ゼネラル・モータースは1923年には世界でも2番目に大きなオフィスビルを建設して、飛ぶ鳥を落とす勢いだった。


自動車やバスやトラックのバリエーションは多く、まさに世界一の自動車メーカーだった。

フォードなんか一周遅れにしてしまって、いずれは買収しようと思っていた。独占禁止法が無ければやっていただろう。



(史実では1920年に起きた金融危機の時にデュラント自身がGMの株式の買い支えを行って莫大な負債を背負ってしまい、デュポンとモルガン商会の資金援助によって危機を脱出するが、デュラントはGMを去る事になっていた。

その後にデュラント・モーターズを設立して、大株主になるなど復活したが、、、)



この世界では金融危機はそれほどでは無く、デュラントはGMのトップに立っていた。

複数の自動車メーカーを買収し、ドイツのオペルを買収したところで株価の大暴落が始まった。


デュラントはゼネラルモーターズの株価を守る為、自分の私財を注いだ為、巨額の負債を背負ってしまう。

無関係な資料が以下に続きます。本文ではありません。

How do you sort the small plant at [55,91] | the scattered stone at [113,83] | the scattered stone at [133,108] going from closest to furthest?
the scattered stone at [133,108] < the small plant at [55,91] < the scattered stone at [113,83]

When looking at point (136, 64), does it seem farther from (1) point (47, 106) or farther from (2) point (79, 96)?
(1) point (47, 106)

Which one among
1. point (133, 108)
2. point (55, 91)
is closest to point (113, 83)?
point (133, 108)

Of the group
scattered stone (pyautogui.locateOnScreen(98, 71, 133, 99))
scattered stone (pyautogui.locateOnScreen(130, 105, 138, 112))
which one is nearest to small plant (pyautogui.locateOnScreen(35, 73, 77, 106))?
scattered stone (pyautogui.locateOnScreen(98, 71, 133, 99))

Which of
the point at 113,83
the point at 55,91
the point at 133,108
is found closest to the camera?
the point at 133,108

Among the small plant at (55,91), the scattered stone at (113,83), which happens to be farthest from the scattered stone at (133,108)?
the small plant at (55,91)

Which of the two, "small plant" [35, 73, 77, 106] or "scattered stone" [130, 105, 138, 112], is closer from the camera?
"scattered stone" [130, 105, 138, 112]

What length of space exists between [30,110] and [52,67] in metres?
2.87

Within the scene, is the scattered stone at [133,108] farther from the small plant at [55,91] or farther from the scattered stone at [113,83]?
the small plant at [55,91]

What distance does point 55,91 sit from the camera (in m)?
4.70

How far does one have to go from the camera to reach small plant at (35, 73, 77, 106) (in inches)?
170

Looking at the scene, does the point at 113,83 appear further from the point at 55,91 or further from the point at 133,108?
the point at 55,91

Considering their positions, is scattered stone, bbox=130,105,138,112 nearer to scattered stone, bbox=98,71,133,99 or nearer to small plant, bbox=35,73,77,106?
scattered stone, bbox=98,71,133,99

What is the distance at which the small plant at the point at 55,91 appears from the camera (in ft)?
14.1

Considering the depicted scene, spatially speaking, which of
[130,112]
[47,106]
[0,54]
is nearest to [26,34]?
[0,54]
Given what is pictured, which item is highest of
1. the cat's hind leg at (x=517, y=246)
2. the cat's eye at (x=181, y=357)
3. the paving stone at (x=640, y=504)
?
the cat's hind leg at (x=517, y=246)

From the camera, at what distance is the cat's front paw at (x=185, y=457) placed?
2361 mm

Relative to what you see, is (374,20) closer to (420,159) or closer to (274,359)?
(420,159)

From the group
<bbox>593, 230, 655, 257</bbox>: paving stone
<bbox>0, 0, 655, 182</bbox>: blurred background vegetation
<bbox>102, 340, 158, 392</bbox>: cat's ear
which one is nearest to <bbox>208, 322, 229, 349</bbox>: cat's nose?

ゼネラルモーターズは株価の買い支えで会社としても大きな損失を背負ってしまった。


あの大暴落によって多くのアメリカ企業が粉飾決算を行うようになる。


だが隠し切れるはずも無く、次々に粉飾決算がバレてアメリカの不況はより長く伸びるのだが、、、


銀行にせよ投資信託会社にせよ、

アメリカは野放図に増やし過ぎた。


経済の規模に見合った適正な数というものがあるはずである。


いや、その教訓を得るのはこれからか。


車も家電製品も新しく出て来た物だしね。

それに平均年収2000ドル時代に370ドルの安い車を売りに出したフォードは偉いと思う。